The initiative is a product of the Michigan Coronavirus Task Force on Racial Disparities, chaired by Lt. Gov. Garlin Gilchrist III, which Whitmer created by executive order in April.
“As of yesterday, we’ve lost 6,289 lives to COVID-19,” Gilchrist said. “2,457 of those are Black Michiganders. And these are people — these are not statistics and numbers.”
Michigan Department of Health and Human Services (DHHS) Director Robert Gordon noted that 1.4 million free masks have already been distributed statewide, and the state’s new distribution effort will help even more vulnerable populations receive the protection they need from COVID-19.
“Even if the mask doesn’t block all droplets from getting to you, it can block some of them, and that can make the difference between getting COVID asymptomatically and getting COVID and ending up in the ICU [Intensive Care Unit],” Gordon said.
Michiganders can call the COVID-19 hotline at 888-535-6136 to see where they can find a mask distribution center near them.
State outbreak reaches ‘plateau’
Five months into Michigan’s COVID-19 outbreak, Whitmer says the state is doing “much better” than other states that are still struggling to contain new growth of the virus.

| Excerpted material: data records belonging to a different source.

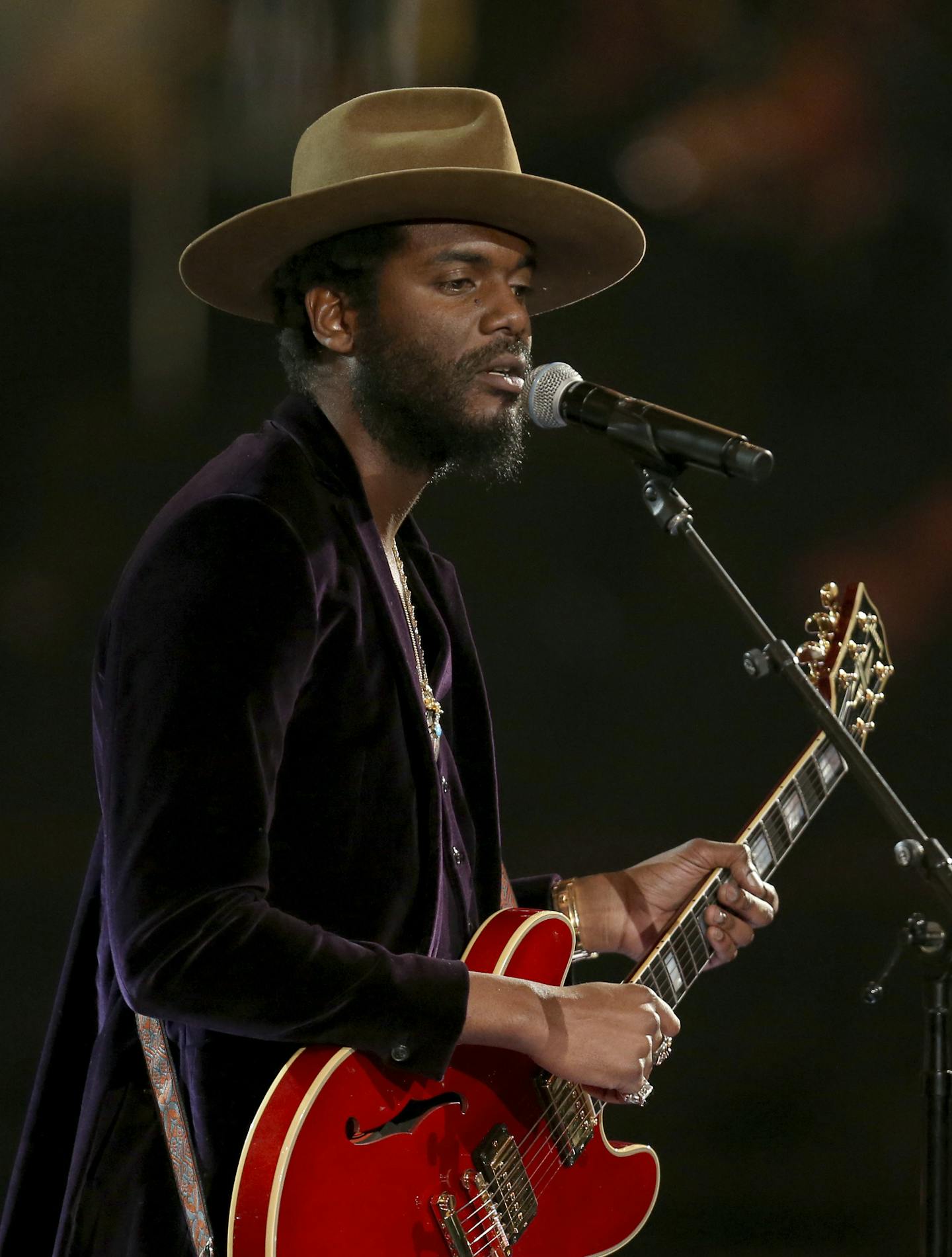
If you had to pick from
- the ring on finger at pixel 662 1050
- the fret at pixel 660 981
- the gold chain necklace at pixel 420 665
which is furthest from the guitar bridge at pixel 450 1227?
the gold chain necklace at pixel 420 665

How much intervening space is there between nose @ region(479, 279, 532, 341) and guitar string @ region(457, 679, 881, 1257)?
0.80 meters

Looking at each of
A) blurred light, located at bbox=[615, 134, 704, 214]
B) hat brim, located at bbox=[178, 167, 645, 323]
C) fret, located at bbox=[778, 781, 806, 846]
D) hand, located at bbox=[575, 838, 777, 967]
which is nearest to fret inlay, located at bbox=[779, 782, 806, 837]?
fret, located at bbox=[778, 781, 806, 846]

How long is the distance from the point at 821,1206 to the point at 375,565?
2.32 meters

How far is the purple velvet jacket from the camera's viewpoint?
1476 millimetres

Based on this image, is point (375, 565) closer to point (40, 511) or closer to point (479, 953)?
point (479, 953)

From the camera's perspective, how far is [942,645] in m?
3.51

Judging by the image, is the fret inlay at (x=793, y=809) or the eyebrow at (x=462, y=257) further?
the fret inlay at (x=793, y=809)

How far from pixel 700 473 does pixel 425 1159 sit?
2112 millimetres

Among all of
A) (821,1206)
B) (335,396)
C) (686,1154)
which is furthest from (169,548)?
(821,1206)

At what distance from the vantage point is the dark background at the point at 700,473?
2.95 m

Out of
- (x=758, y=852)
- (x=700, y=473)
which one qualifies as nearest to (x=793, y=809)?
(x=758, y=852)

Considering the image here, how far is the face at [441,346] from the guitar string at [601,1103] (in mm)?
757

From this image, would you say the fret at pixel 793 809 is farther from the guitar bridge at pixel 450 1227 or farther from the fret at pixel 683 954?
the guitar bridge at pixel 450 1227

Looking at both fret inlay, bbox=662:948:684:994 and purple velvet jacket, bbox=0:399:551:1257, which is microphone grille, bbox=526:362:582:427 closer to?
purple velvet jacket, bbox=0:399:551:1257
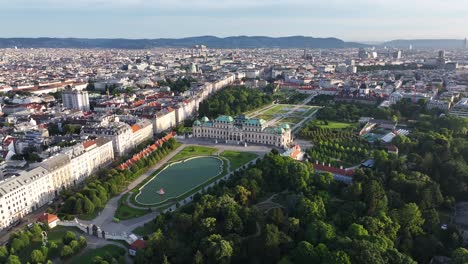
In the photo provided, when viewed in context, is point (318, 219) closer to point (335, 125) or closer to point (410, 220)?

“MLive reported yesterday that despite being one of the hardest hit states early on, our state currently ranks 40th in the seven-day average of new coronavirus cases per capita,” Whitmer said. “…Our average infection rate for the last month was half that of Ohio and Indiana and Wisconsin.”
Whitmer and DHHS Chief Medical Executive Dr. Joneigh Khaldun both noted that although there was another rise in cases recently, Michigan appears to have reached a leveling-off period.
“After a rise in COVID cases in July and early August, our case numbers have begun to plateau,” Whitmer said. “…We appear to have stopped the incline, but we’re now plateaued and we want to see that become a decline.”
Khaldun said she is “cautiously optimistic” that Michigan is trending in the right direction, although the spread of COVID-19 continues to vary region by region. She also pointed out that the state recorded the highest number of COVID-19 tests yet, with over 38,000 tests in a single day.
Overall, about 3.2% of those tests have yielded positive results.
Khaldun warned that it is also very important to continue viewing daily cases as part of an overall trend, rather than making conclusions based on one day of unusually high or low new case numbers.
“What we also know that even if the trend is stabilizing, it only takes a few people to create an outbreak and have the disease spread rapidly in a community,” Khaldun said.